-- BEGIN PROVIDED DATA --
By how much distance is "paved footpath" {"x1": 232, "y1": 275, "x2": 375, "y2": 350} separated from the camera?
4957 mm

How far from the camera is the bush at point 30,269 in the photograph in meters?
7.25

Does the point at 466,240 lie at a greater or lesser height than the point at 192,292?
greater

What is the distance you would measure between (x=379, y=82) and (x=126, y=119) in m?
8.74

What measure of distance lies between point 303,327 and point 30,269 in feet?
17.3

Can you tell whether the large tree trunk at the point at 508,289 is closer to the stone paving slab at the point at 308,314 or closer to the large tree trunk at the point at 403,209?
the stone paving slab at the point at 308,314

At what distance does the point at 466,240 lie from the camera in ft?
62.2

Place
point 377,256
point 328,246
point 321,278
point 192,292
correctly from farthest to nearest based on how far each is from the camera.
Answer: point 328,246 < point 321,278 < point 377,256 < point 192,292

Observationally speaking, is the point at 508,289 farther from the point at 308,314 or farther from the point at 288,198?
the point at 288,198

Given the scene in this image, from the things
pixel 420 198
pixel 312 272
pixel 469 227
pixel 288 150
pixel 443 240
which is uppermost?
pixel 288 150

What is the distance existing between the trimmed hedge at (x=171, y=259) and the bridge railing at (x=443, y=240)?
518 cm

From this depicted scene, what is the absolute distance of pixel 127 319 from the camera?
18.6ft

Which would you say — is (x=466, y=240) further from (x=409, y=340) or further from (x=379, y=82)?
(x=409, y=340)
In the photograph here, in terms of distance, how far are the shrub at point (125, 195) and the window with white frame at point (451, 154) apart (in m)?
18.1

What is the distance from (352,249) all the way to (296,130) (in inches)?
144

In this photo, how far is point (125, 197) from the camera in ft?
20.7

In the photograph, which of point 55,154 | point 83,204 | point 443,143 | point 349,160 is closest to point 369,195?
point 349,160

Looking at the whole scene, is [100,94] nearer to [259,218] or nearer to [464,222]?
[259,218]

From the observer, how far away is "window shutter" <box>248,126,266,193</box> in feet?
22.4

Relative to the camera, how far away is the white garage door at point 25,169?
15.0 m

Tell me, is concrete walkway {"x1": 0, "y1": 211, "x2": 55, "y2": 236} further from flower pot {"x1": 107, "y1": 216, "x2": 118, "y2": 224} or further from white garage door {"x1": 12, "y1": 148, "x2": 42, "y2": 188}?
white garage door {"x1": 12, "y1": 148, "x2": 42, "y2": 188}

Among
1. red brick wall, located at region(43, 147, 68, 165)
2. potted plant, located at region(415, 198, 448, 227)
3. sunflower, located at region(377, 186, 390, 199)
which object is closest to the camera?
-- END PROVIDED DATA --
** WHAT YOU SHOULD DO **
Reproduce verbatim every line of the rows above, starting with the line that contains "What is the distance from" and continuing down through the final line of the rows, both included.

** ANSWER FOR THE TASK **
What is the distance from (352,249) all the way to (296,130) (in inches)?
144

In this photo, how far is point (125, 197) from the camera in ft?
20.7

In the photograph, which of point 55,154 | point 83,204 | point 443,143 | point 349,160 is closest to point 369,195?
point 349,160

Looking at the whole scene, is [100,94] nearer to [259,218] or nearer to [464,222]?
[259,218]

From the observer, how far away is "window shutter" <box>248,126,266,193</box> in feet?
22.4

Relative to the camera, how far away is the white garage door at point 25,169?
15.0 m

Tell me, is concrete walkway {"x1": 0, "y1": 211, "x2": 55, "y2": 236} further from flower pot {"x1": 107, "y1": 216, "x2": 118, "y2": 224} or further from white garage door {"x1": 12, "y1": 148, "x2": 42, "y2": 188}?
white garage door {"x1": 12, "y1": 148, "x2": 42, "y2": 188}

Among
1. red brick wall, located at region(43, 147, 68, 165)
2. potted plant, located at region(415, 198, 448, 227)
3. sunflower, located at region(377, 186, 390, 199)
which object is closest to the camera?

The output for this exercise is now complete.